Entity-to-Token Ratio: Packing Your Content with Citable Facts
How named entities (people, places, numbers) affect whether AI cites your content.
What it measures
Entity-to-Token Ratio counts how many named entities — people, places, brands, organizations, numbers, and dates — appear relative to your total word count. A higher ratio means your content is rich in specific, citable information rather than vague statements.
Why it matters for AI
AI systems like ChatGPT, Claude, and Perplexity extract named entities to build knowledge graphs and generate answers. When your content is packed with specific facts, AI has concrete data points to quote and cite. Content full of vague generalities gets skipped in favour of pages with real information.

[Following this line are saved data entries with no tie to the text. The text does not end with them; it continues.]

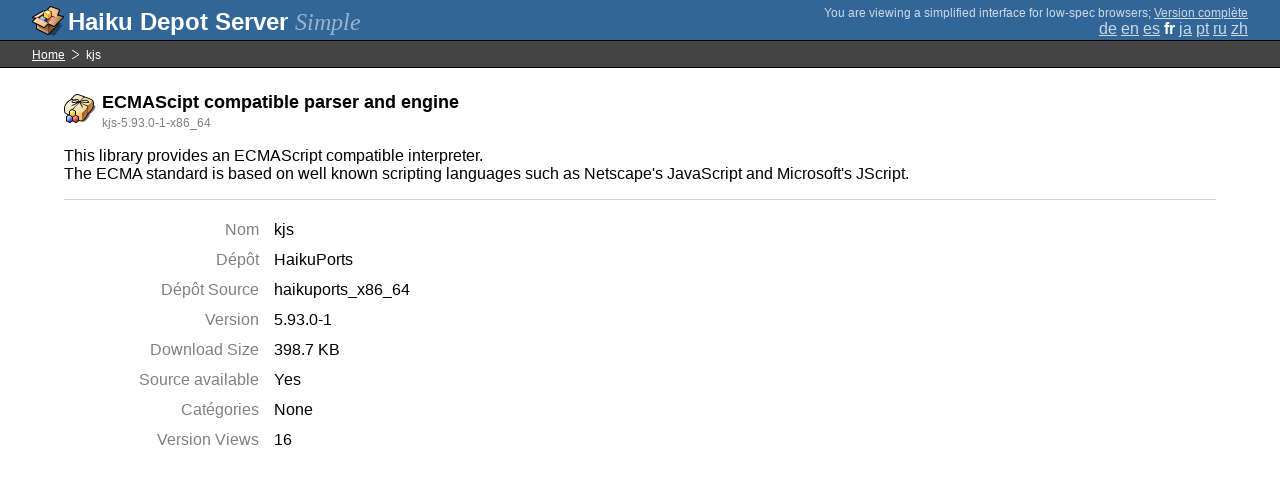

--- FILE ---
content_type: text/html;charset=UTF-8
request_url: https://depot.haiku-os.org/__multipage/pkg/kjs/haikuports/haikuports_x86_64/5/93/0/-/1/x86_64?locale=fr
body_size: 4188
content:
<!DOCTYPE html>

<html
        xmlns:hds="http://depot.haiku-os.org"
        environment-class="">

<head>

    <title>Haiku Depot Server</title>
    <meta name="viewport" content="width=device-width, initial-scale=1.0">

    
<link rel="icon" type="image/png" href="/__img/haikudepot16.png" sizes="16x16">
<link rel="icon" type="image/png" href="/__img/haikudepot32.png" sizes="32x32">
<link rel="icon" type="image/png" href="/__img/haikudepot64.png" sizes="64x64">

    
<link rel="search" type="application/opensearchdescription+xml" title="Haiku Depot" href="/__pkgsearch/opensearch.xml">

    <style>

    #banner-title > div:before {
        content: 'Haiku Depot Server ';
    }

    #banner-multipage-note:before {
        content: 'You are viewing a simplified interface for low-spec browsers';
    }

    @media (max-width:825px) {

        #banner-title > div:before {
            content: 'HDS ';
        }

        #banner-multipage-note:before {
            content: '';
        }

    }

</style>

    
    <link rel="stylesheet" type="text/css" media="screen" href="/__css/app.concat.min.css" />

</head>

<body>

<div>
    <div id="banner-container">

    <span id="banner-title" class="multipage-banner-title">
        <div><span>Simple</span></div>
    </span>

        <div id="banner-actions" class="multipage-banner-actions">
            <div id="banner-multipage-note">;
                <a href="/">Version complète</a>
            </div>
            <div>
                <span class="multipage-natural-language-chooser"><a href="/__multipage/pkg/kjs/haikuports/haikuports_x86_64/5/93/0/-/1/x86_64?locale=de">de</a> <a href="/__multipage/pkg/kjs/haikuports/haikuports_x86_64/5/93/0/-/1/x86_64?locale=en">en</a> <a href="/__multipage/pkg/kjs/haikuports/haikuports_x86_64/5/93/0/-/1/x86_64?locale=es">es</a> <strong class="banner-actions-text">fr</strong> <a href="/__multipage/pkg/kjs/haikuports/haikuports_x86_64/5/93/0/-/1/x86_64?locale=ja">ja</a> <a href="/__multipage/pkg/kjs/haikuports/haikuports_x86_64/5/93/0/-/1/x86_64?locale=pt">pt</a> <a href="/__multipage/pkg/kjs/haikuports/haikuports_x86_64/5/93/0/-/1/x86_64?locale=ru">ru</a> <a href="/__multipage/pkg/kjs/haikuports/haikuports_x86_64/5/93/0/-/1/x86_64?locale=zh">zh</a></span>
            </div>
        </div>

    </div>

</div>

<div class="container">

    <div id="breadcrumbs-container">
        <ul>
            <li>
                <a href="/__multipage?locale=fr">Home</a>
            </li>
            <li>
                <span>kjs</span>
            </li>
        </ul>
    </div>

    <div class="content-container">

        <div id="pkg-title">
            <div id="pkg-title-icon">
                <img src="/__pkgicon/kjs.png?f=true&s=64&m=1590651352952" alt="icon" width="32" height="32"></img>
            </div>
            <div id="pkg-title-text">
                <h1>ECMAScipt compatible parser and engine</h1>
                <div class="muted">
                    <small>kjs-5.93.0-1-x86_64</small>
                </div>
            </div>
        </div>

            

        <div id="pkg-description-container">
            <p>
                <hds:plaintext content="${data.resolvedPkgVersionLocalization.description}">This library provides an ECMAScript compatible interpreter.<br/>
The ECMA standard is based on well known scripting languages such as Netscape&#39;s JavaScript and Microsoft&#39;s JScript.</hds:plaintext>
            </p>
        </div>

        <div id="pkg-metadata-container">

            <dl>
                <dt>Nom</dt>
                <dd>kjs</dd>
                <dt>Dépôt</dt>
                <dd>HaikuPorts</dd>
                <dt>Dépôt Source</dt>
                <dd>haikuports_x86_64</dd>
                <dt>Version</dt>
                <dd>5.93.0-1</dd>
                <dt>Download Size</dt>
                <dd>398.7 KB</dd>
                <dt>Source available</dt>
                <dd>
                    <span>Yes</span>
                    
                </dd>
                <dt>Catégories</dt>
                <dd>
                    <span>None</span>
                    
                </dd>
                <dt>Version Views</dt>
                <dd>16</dd>
            </dl>

        </div>

    </div>

</div>

<div class="footer"></div>

</body>

</html>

| Entity Ratio | Score | What it signals |
|---|---|---|
| < 5% | Low | Too vague — mostly filler with few specific facts |
| 5–10% | Average | Some specific information but could be richer |
| ≥ 10% | Good | Information-dense — AI can extract many data points |
How to improve
- Replace vague phrases with named sources — Instead of "experts say", write "Dr. Jane Smith, Professor of AI at MIT, says"
- Add specific statistics and percentages — "87% of marketers" is far more citable than "most marketers"
- Mention real people, companies, and locations — Named entities give AI concrete reference points
- Include dates and numbers — "In Q3 2024, revenue grew 23%" is more useful than "revenue grew recently"
💡 Quick win
Find your three vaguest paragraphs and add at least one named entity to each — a person, company, statistic, or specific date.